Hong Kong menambah hukuman penjara para aktivis prodemokrasi. Mereka didakwa bersalah karena mengumpulkan massa tanpa izin dan bekerja sama dengan pihak asing untuk campur tangan urusan Hong Kong.
Oleh
Luki Aulia
·3 menit baca
HONG KONG, JUMAT —Taipan media dan aktivis prodemokrasi Hong Kong, Jimmy Lai (73), mendapat hukuman penjara tambahan 14 bulan karena ikut protes antipemerintah pada 1 Oktober 2019. Selain Lai, ada sembilan aktivis yang juga dipidana penjara karena ikut berunjuk rasa bersama ribuan orang untuk memprotes pemberangusan kebebasan politik di Hong Kong. Ke-10 warga Hong Kong itu mengaku bersalah karena mengoordinasi pengumpulan massa tanpa izin.

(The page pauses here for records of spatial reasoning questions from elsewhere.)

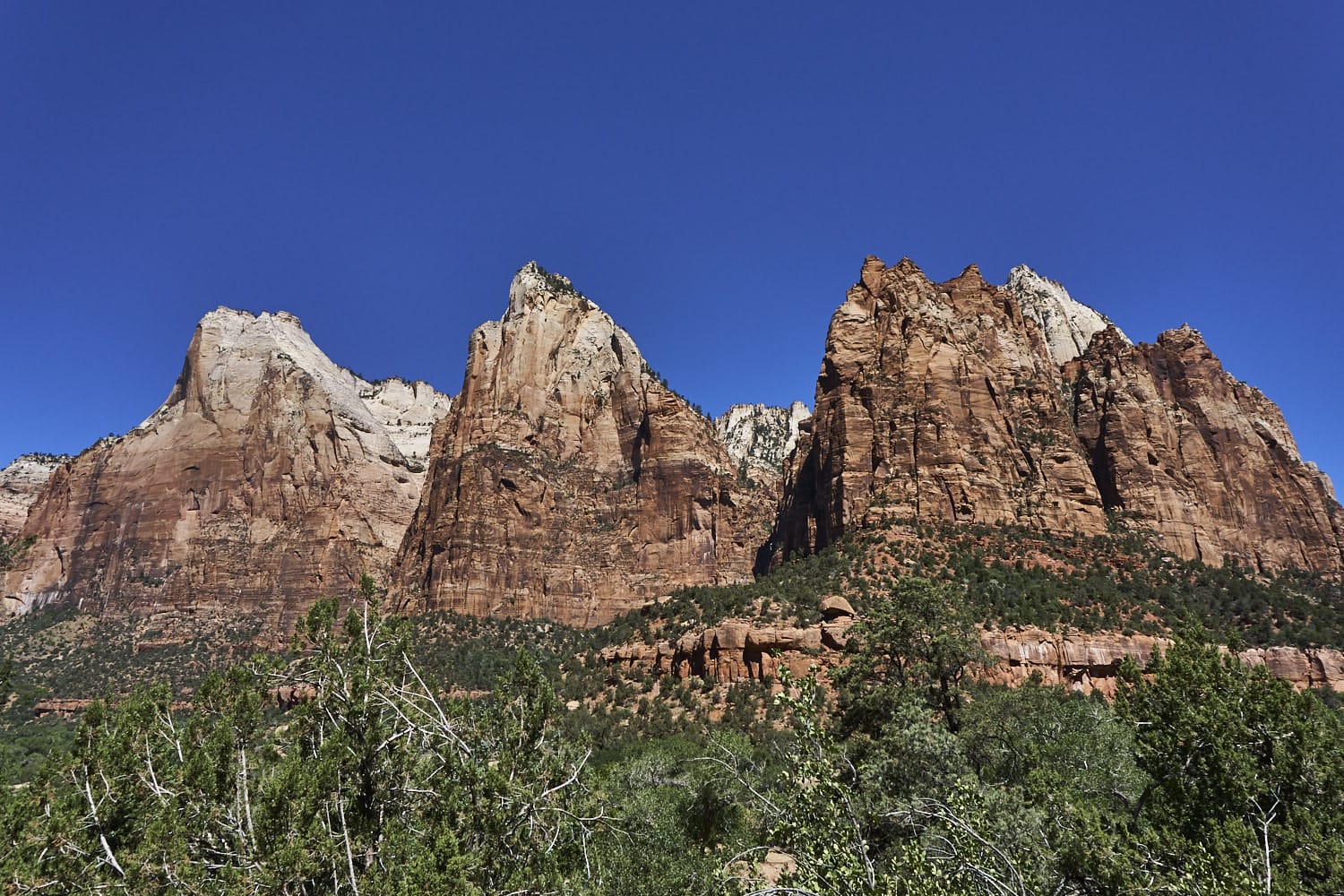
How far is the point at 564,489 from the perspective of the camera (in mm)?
98312

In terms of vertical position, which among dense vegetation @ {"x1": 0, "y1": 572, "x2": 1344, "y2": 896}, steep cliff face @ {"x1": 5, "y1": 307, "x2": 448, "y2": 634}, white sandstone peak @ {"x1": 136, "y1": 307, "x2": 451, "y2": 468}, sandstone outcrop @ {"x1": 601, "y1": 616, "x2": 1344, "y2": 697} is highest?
white sandstone peak @ {"x1": 136, "y1": 307, "x2": 451, "y2": 468}

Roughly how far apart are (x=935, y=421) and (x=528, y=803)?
58502 millimetres

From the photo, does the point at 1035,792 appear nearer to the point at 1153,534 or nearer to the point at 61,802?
the point at 61,802

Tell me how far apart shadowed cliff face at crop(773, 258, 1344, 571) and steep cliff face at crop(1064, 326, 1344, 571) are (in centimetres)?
16

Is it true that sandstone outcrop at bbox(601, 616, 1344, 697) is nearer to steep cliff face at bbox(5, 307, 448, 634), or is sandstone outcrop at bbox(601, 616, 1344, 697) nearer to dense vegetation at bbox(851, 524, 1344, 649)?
dense vegetation at bbox(851, 524, 1344, 649)

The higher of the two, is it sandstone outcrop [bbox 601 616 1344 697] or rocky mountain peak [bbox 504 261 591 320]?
rocky mountain peak [bbox 504 261 591 320]

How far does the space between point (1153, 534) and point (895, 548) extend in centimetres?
2719

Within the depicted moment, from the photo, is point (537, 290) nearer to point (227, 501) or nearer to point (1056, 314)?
point (227, 501)

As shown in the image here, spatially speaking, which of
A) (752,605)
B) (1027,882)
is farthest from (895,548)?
(1027,882)

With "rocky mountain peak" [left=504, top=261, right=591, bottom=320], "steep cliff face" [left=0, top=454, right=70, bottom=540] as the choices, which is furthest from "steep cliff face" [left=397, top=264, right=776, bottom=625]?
"steep cliff face" [left=0, top=454, right=70, bottom=540]

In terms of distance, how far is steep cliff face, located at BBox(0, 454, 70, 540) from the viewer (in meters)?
127

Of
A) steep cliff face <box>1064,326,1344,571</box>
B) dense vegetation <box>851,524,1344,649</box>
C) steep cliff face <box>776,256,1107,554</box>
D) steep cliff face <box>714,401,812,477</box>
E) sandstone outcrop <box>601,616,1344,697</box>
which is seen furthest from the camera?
steep cliff face <box>714,401,812,477</box>

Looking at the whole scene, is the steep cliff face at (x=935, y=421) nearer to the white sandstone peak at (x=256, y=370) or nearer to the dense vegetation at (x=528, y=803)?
the dense vegetation at (x=528, y=803)

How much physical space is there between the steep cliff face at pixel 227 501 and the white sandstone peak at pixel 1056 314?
353ft
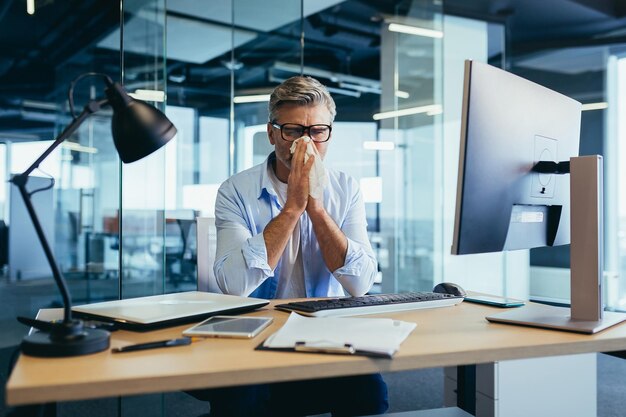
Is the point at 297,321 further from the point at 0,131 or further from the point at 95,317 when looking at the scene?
the point at 0,131

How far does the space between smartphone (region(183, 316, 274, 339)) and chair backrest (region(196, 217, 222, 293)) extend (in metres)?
0.69

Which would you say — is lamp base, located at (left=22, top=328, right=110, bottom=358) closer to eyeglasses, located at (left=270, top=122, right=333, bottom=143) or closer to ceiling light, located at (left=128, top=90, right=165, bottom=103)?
eyeglasses, located at (left=270, top=122, right=333, bottom=143)

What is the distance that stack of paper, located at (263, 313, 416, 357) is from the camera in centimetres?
83

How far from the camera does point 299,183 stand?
60.4 inches

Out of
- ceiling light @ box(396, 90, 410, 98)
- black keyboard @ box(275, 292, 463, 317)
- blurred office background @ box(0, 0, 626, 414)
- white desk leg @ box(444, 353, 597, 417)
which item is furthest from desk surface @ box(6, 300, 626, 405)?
ceiling light @ box(396, 90, 410, 98)

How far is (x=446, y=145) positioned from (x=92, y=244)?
3198 millimetres

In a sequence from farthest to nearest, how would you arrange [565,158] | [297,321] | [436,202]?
[436,202] → [565,158] → [297,321]

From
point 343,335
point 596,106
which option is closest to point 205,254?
point 343,335

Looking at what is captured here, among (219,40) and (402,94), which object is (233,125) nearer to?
(219,40)

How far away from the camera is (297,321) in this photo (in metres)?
1.01

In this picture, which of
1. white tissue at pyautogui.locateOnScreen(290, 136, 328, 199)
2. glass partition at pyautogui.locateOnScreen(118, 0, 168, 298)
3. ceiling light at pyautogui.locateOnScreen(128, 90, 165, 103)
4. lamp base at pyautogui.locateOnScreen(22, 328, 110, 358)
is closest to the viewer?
lamp base at pyautogui.locateOnScreen(22, 328, 110, 358)

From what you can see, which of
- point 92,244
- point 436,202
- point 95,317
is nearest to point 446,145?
point 436,202

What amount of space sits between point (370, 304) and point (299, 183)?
467 mm

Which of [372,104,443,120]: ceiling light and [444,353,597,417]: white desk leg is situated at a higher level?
[372,104,443,120]: ceiling light
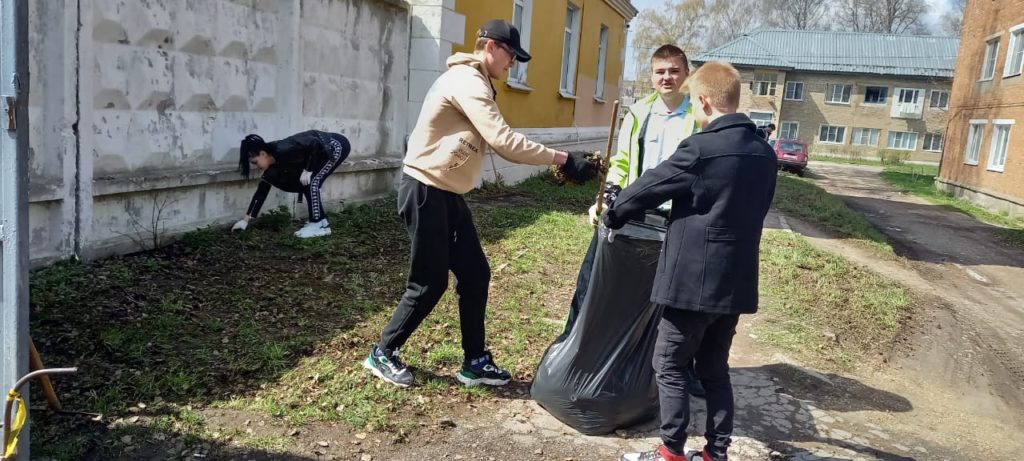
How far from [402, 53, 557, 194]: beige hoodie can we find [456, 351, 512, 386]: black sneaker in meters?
0.95

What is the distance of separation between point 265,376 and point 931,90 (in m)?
Answer: 50.8

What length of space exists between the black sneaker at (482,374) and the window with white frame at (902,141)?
4940cm

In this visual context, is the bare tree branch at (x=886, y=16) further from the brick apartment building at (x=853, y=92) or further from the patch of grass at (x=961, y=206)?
the patch of grass at (x=961, y=206)

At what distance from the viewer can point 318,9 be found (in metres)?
7.26

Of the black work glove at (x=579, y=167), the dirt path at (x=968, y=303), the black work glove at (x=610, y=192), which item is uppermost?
the black work glove at (x=579, y=167)

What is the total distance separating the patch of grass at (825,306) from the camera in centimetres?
511

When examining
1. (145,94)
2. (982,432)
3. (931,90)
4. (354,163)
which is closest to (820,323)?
(982,432)

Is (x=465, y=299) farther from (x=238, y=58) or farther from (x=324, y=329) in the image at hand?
(x=238, y=58)

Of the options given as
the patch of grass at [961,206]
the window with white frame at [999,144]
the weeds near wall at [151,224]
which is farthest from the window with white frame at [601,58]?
the weeds near wall at [151,224]

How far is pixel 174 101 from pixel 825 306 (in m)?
5.56

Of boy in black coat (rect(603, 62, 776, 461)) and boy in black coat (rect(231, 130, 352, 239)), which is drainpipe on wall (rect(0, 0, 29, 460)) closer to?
boy in black coat (rect(603, 62, 776, 461))

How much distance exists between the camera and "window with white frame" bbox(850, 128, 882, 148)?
4656 centimetres

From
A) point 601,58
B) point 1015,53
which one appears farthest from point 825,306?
point 1015,53

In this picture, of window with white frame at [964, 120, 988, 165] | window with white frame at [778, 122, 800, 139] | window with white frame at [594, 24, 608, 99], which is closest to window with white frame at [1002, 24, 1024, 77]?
window with white frame at [964, 120, 988, 165]
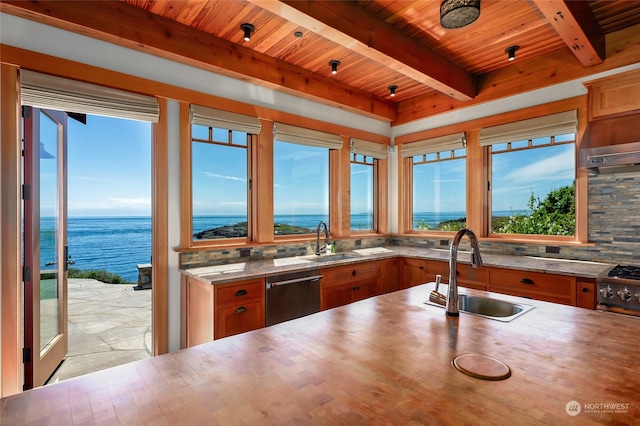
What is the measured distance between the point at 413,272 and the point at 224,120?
272 cm

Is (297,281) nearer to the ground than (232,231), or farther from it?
nearer to the ground

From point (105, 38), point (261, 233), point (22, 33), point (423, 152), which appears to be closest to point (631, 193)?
point (423, 152)

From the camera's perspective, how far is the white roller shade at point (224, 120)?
2945 mm

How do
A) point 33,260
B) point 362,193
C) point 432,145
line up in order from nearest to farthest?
point 33,260
point 432,145
point 362,193

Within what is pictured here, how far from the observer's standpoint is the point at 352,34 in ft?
7.78

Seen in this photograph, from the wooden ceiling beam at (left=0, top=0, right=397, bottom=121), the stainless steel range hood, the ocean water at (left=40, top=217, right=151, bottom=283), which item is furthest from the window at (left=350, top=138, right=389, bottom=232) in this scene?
the ocean water at (left=40, top=217, right=151, bottom=283)

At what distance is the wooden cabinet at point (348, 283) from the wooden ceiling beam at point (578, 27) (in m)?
2.61

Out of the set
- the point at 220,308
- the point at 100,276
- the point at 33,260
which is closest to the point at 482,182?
the point at 220,308

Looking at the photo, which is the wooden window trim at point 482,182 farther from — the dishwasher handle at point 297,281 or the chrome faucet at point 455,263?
the chrome faucet at point 455,263

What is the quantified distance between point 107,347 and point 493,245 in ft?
14.5

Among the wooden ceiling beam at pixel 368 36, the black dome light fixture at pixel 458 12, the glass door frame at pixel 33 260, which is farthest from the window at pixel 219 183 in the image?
the black dome light fixture at pixel 458 12

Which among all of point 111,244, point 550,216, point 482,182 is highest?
point 482,182

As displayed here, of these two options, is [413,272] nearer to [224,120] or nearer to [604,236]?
[604,236]

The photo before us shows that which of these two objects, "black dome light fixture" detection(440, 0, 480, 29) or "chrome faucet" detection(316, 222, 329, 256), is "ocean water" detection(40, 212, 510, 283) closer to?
"chrome faucet" detection(316, 222, 329, 256)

Lai kini masih menjalani hukuman penjara selama 14 bulan setelah awal tahun ini didakwa bersalah atas kasus yang sama. Pendiri tabloid prodemokrasi The Apple Daily ini juga tengah diselidiki di bawah undang-undang keamanan nasional karena dicurigai bekerja sama dengan pihak asing untuk campur tangan dalam persoalan Hong Kong.
Putusan sidang pengadilan, Jumat (28/5/2021), juga menjatuhkan hukuman penjara 18 bulan masing-masing kepada mantan anggota parlemen Albert Ho dan Leung Kwok-hung, aktivis prodemokrasi Lee Cheuk-yan, serta pemimpin organisasi politik Figo Chan. Tiga aktivis lain, yakni Yeung Sum, Cyd Ho, dan Avery Ng, dipenjara 14 bulan. Sementara hukuman penjara dua aktivis lainnya, Richard Tsoi dan Sin Chung-kai, ditunda.
Beberapa aktivis sudah menjalani masa hukuman penjara mereka yang diputuskan dalam sidang sebelumnya. Selama satu tahun terakhir, China memberangus kebebasan sipil untuk menekan gelombang protes. Otoritas Hong Kong telah menahan dan menghukum sebagian advokat prodemokrasi, termasuk Joshua Wong, pelajar pemimpin protes 2014. Namun, banyak juga yang telah melarikan diri ke luar negeri.
Menteri Luar Negeri Amerika Serikat Antony Blinken meminta otoritas Hong Kong untuk mencabut tuntutan terhadap warga yang mengekspresikan kebebasan berpendapatnya. Juru bicara Kementerian Luar Negeri China, Zhao Lijian, menuding AS mencampuri urusan China yang hendak memperbaiki sistem pemilu di Hong Kong. ”AS tidak peduli pada demokrasi dan hak rakyat Hong Kong, tetapi hanya mau mencampuri politik Hong Kong serta urusan dalam negeri China,” kata Zhao.
Sebelumnya, Kamis, parlemen Hong Kong yang didominasi anggota parlemen pro-China, mengesahkan rancangan undang-undang yang mengurangi jumlah kursi yang dipilih langsung dan menambah jumlah anggota parlemen yang ditunjuk komite yang isinya pun mayoritas pro-China.
Anti-kekerasan
Banyak dari aktivis yang ditahan dan dipenjara telah mengadvokasi anti-kekerasan dan kebebasan selama belasan tahun. Figo Chan (25), misalnya, merupakan tokoh penting dalam Front Hak Asasi Manusia Sipil, koalisi yang mengorganisasi sejumlah unjuk rasa besar yang diikuti ratusan ribu orang pada 2019. Chan menuding para pemimpin Hong Kong gagal memberikan rakyat ruang untuk menyuarakan aspirasi mereka.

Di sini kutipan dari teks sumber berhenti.